Rising interest rates are also making it difficult to finance these projects, especially as this decade-long cycle appears to be approaching a gentle end.
Labor shortages also play a role in the rising cost of construction. After the crash in 2008, many workers left the construction industry, which means skilled labor is in high demand and comes at a premium.
Because the multifamily market is so hot and the demographics are so favorable, many newcomers to the market have sought to throw their hats in the ring with the experienced developers. But without the wealth of knowledge built up over years of building, these newbies often don’t employ the best practices in construction. Inefficient techniques mean a longer job time and wasted material, both of which tack extra dollars onto an already fat bill.

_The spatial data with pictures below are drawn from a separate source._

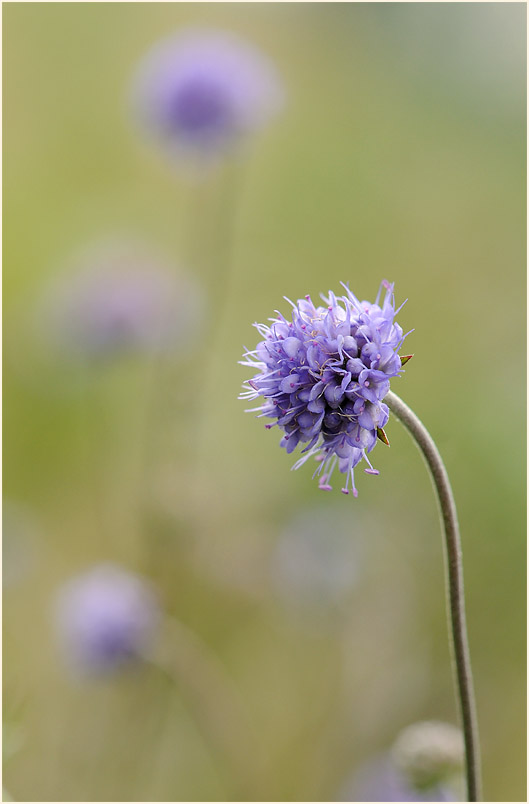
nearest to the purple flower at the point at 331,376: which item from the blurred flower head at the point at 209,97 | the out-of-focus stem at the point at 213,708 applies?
the out-of-focus stem at the point at 213,708

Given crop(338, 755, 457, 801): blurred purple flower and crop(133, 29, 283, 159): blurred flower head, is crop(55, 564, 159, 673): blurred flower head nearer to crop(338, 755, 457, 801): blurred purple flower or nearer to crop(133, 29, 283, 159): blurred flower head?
crop(338, 755, 457, 801): blurred purple flower

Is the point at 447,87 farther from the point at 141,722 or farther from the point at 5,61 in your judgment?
the point at 141,722

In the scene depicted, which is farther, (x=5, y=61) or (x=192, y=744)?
(x=5, y=61)

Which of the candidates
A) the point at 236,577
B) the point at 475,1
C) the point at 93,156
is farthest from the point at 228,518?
the point at 475,1

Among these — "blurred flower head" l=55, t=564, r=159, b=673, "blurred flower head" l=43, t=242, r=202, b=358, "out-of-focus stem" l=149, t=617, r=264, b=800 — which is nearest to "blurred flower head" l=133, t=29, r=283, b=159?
"blurred flower head" l=43, t=242, r=202, b=358

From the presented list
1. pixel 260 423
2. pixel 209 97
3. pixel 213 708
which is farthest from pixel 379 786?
pixel 209 97
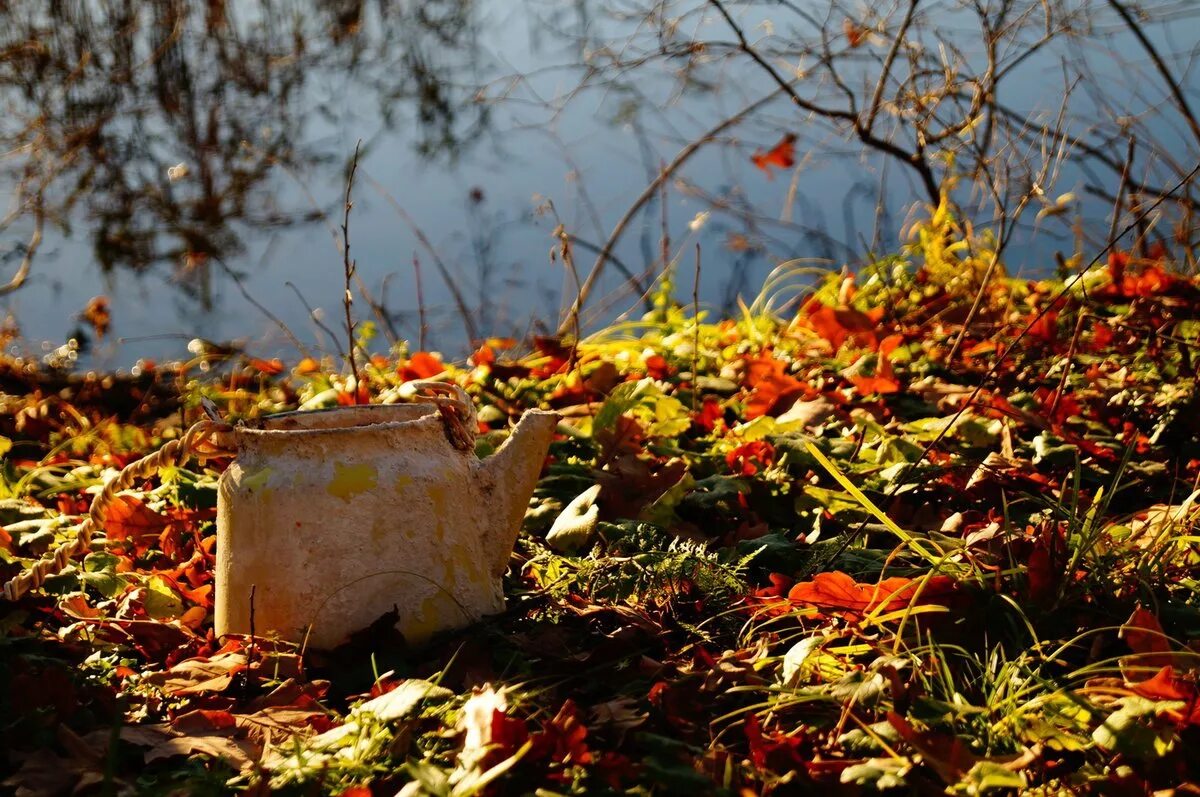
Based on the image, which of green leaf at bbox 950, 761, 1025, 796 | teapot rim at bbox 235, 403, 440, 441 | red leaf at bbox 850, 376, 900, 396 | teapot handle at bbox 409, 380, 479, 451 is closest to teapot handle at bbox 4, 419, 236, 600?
teapot rim at bbox 235, 403, 440, 441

Lastly, according to a study by the National Association of Home Builders and the NHMC, regulatory costs make up a crippling 32% or more of the budget of 90% of the projects built today. These regulatory fees can come from every level of government local to federal, and at the worst can make up 42.6% of a development’s price tag.
LOOKING FORWARD
People are moving in droves to booming metros, meaning the multifamily market has steady demand lined up for a long time to come. As this continues to happen, density issues and affordability issues will be a constant thorn for residents and cities.
The end of a long upcycle is on its way, and many investors see multifamily as a great investment for weathering the eventual downturn. People will always need places to live, and as long as home prices stay like they are and people continue to move into densely populated cities, there will be gobs of renters by necessity to absorb units.
The question the multifamily industry must answer is how to make building affordable housing more affordable. Right now, there is a large pool of pent up demand for affordable housing that no one can seem to get to because building is too expensive. Government subsidies and policies help some, but the industry is far from figuring out its affordability problem.
But, by all indications, whether the industry solves the affordability issue or not, the multifamily industry will only get stronger and take up more of the housing market share with time. Home prices are sky high, wage growth is sluggish, and it seems more and more people prefer to rent anyways. The thought of one day owning a house and starting a family is not necessarily what drives Americans anymore. The American Dream is evolving with the people, and the multifamily industry appears to be part of that evolution.